== EXTRACT ==
>> START

Scaling new heights

You think you've got problems. Your computer systems have been turned outwards enabling you to digitally interact with customers and business partners.

As a result, your company is now able to take orders online and streamline business processes. However, nobody counted on the fact that all this meant your mission-critical servers might be swamped with thousands of simultaneous users, all demanding 24x7 uptime.

It all used to be so much easier when computer systems were designed solely for internal users. It was simple to calculate the demands that would be placed on the system and therefore how much computing power was required. Not only that, if the system went down for whatever reason, while inconvenient it was hardly the end of the world.

Now that systems increasingly face outwards, it's a whole new ball game. A new marketing campaign, for example, could result in a surge in traffic beyond anyone's wildest expectations. What's more if the system chokes, while it still might not mean the end of the world, it could mean the end of a promising IT career. Any such system failure would be likely to not only damage a company's invaluable good will and reputation, but might also cost the company sales and revenue.

Suddenly, enterprise users are facing the same challenges that were in the past more commonly faced by the scientific and research communities. That is, how do you maintain very high availability while ensuring systems are capable of scaling in order to meet ever increasing performance demands.

Welcome to John O'Callaghan's world. O'Callaghan is executive director for the Australian Partnership for Advanced Computing (APAC), which operates the most powerful computing facility in Australia. When the National Facility is upgraded in October it will be one of the world's 60 most powerful computer systems.

>> END

== COMPLETE THE FOLLOWING ==
1. From the article on scaling computer systems, quote the passage that begins at the words "It all used" and stops after "sales and revenue.".
2. What position does John O'Callaghan hold, according to the article on scaling computer systems?
3. Carry on the article about scaling computer systems from the point where it stops.
The lines after this point aren't needed.

== GIVEN ENTRIES ==

>> START

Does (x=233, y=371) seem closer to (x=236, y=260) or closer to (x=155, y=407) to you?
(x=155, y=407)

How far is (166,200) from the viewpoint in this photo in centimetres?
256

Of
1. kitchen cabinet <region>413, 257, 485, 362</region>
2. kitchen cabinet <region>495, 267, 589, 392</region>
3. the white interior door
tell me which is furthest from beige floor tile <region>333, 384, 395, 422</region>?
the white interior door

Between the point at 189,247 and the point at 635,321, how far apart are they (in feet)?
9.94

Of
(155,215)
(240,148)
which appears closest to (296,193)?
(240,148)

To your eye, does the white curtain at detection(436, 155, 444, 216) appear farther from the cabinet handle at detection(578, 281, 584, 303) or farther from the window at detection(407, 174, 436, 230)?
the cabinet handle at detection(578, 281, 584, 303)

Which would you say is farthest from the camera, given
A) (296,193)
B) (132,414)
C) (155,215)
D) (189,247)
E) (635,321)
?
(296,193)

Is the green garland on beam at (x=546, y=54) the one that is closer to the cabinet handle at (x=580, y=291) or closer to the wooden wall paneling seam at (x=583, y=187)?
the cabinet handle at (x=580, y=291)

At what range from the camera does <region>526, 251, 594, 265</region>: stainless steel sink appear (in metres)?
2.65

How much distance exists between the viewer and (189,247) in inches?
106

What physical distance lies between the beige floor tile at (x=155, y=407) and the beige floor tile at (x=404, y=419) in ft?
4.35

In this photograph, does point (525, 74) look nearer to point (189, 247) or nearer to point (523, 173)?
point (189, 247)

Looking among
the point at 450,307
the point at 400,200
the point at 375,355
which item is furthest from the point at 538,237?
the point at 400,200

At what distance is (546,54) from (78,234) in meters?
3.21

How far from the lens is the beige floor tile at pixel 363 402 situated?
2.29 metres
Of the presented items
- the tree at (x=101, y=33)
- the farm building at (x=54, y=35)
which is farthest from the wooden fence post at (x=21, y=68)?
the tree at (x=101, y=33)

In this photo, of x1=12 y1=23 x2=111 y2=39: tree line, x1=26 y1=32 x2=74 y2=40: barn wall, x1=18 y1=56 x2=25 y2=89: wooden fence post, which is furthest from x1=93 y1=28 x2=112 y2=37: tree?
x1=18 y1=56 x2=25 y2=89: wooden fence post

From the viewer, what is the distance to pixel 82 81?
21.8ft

>> END
>> START

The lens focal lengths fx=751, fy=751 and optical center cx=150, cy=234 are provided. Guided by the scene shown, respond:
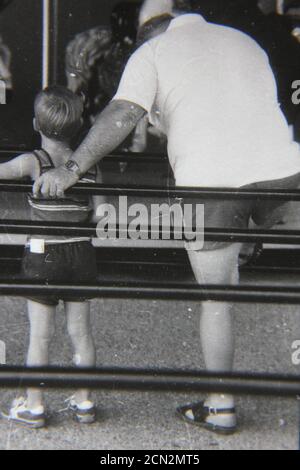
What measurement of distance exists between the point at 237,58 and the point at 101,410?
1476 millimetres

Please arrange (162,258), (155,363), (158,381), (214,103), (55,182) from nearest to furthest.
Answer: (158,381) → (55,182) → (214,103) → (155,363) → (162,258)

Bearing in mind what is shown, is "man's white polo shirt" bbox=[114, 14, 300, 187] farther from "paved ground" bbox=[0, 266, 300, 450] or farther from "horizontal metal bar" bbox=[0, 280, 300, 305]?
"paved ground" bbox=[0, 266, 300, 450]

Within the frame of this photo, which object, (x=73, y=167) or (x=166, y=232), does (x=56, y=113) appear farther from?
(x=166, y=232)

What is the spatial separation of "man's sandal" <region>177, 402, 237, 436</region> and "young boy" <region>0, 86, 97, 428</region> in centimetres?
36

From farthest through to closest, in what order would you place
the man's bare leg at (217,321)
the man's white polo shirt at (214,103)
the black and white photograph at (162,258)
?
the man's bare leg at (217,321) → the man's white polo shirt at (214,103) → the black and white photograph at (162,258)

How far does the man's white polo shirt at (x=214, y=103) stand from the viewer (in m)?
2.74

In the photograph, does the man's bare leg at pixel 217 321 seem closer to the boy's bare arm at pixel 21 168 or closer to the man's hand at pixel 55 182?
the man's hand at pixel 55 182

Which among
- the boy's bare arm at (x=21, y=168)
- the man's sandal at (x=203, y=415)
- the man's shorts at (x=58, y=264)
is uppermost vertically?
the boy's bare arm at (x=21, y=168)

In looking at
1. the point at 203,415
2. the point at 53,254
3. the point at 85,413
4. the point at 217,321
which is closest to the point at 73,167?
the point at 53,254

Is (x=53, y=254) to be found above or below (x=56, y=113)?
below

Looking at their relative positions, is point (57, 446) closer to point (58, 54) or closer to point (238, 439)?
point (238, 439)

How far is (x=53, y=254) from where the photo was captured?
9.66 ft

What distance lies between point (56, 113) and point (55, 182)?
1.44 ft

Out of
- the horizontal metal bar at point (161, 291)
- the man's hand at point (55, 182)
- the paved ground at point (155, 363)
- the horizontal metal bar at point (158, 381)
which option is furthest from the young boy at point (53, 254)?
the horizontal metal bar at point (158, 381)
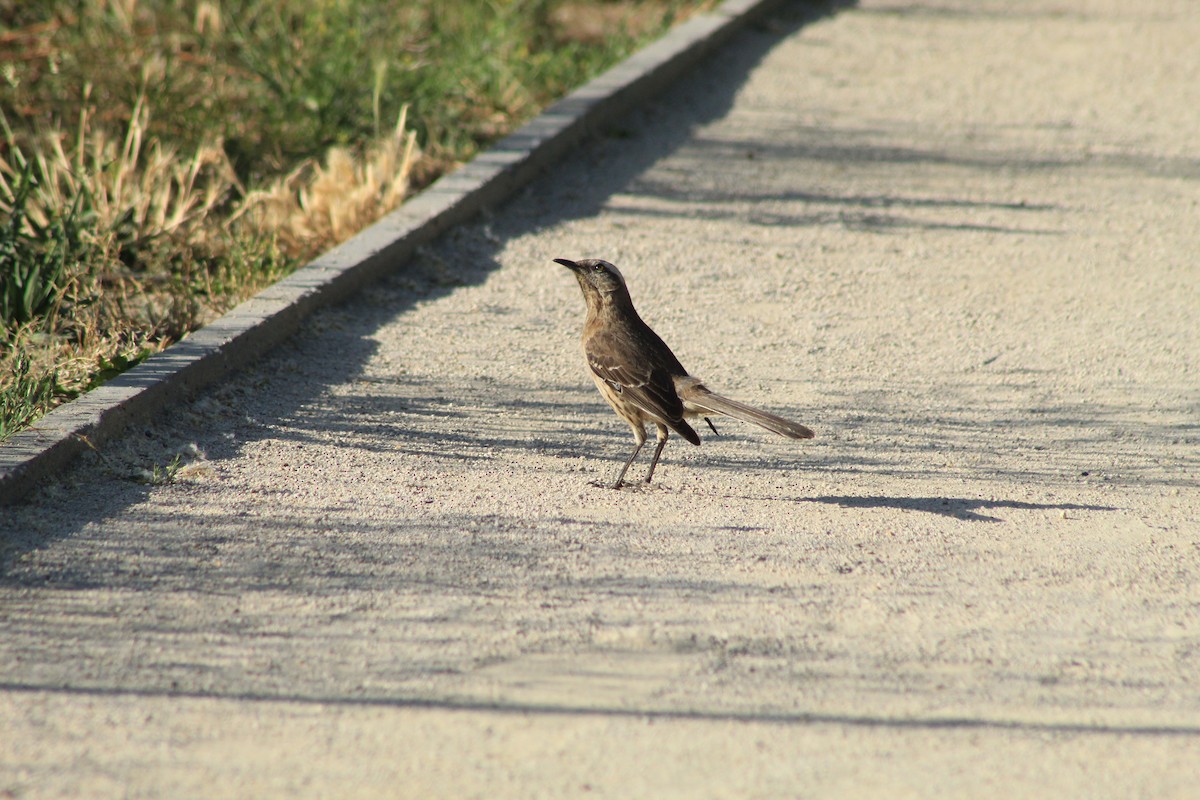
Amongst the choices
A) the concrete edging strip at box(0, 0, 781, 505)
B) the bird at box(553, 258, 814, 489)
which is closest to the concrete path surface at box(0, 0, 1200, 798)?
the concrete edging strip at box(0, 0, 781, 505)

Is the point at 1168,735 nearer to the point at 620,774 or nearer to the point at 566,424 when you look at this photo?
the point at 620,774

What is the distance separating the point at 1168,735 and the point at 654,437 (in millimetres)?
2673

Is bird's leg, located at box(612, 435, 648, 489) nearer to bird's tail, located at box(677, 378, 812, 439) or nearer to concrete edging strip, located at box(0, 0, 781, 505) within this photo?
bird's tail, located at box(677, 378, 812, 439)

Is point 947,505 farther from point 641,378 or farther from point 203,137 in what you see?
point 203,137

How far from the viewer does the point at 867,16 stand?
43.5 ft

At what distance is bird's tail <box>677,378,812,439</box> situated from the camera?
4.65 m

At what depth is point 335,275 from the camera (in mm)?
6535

>> END

== TASK-BY-TASK RESULTS ==
1.
It all used to be so much easier when computer systems were designed solely for internal users. It was simple to calculate the demands that would be placed on the system and therefore how much computing power was required. Not only that, if the system went down for whatever reason, while inconvenient it was hardly the end of the world.

Now that systems increasingly face outwards, it's a whole new ball game. A new marketing campaign, for example, could result in a surge in traffic beyond anyone's wildest expectations. What's more if the system chokes, while it still might not mean the end of the world, it could mean the end of a promising IT career. Any such system failure would be likely to not only damage a company's invaluable good will and reputation, but might also cost the company sales and revenue.

2. He is executive director for the Australian Partnership for Advanced Computing (APAC).

3.
So, if you think that 32-way Unix server you've been scoping has some impressive grunt, consider that APAC's Compaq Alphaserver SC system will, when complete, incorporate 450 Alpha processors. That equates to a teraflop of computing power, capable of processing more than a million floating point instructions per second.

Now that's scalability.

While impressive, APAC's high-performance computing system isn't so different to the servers you would find in any large corporation. While the 'supercomputers' that were used by the scientific and research communities in the past, manufactured by vendors like Cray, bore very little similarity with your everyday garden variety enterprise servers, that's not the case today, O'Callaghan said.

"Supercomputers used to be described as islands of computing capability. There had their own operating systems, languages and components and were very hard to use."

Today, high-performance computers are described as "advanced computing" systems, rather than supercomputing systems, recognising the fact that they use generic processors and disk technologies and so on - just on a much larger scale.

"Really, they're just an extension of the kinds of systems you would find on any desktop," O'Callaghan said.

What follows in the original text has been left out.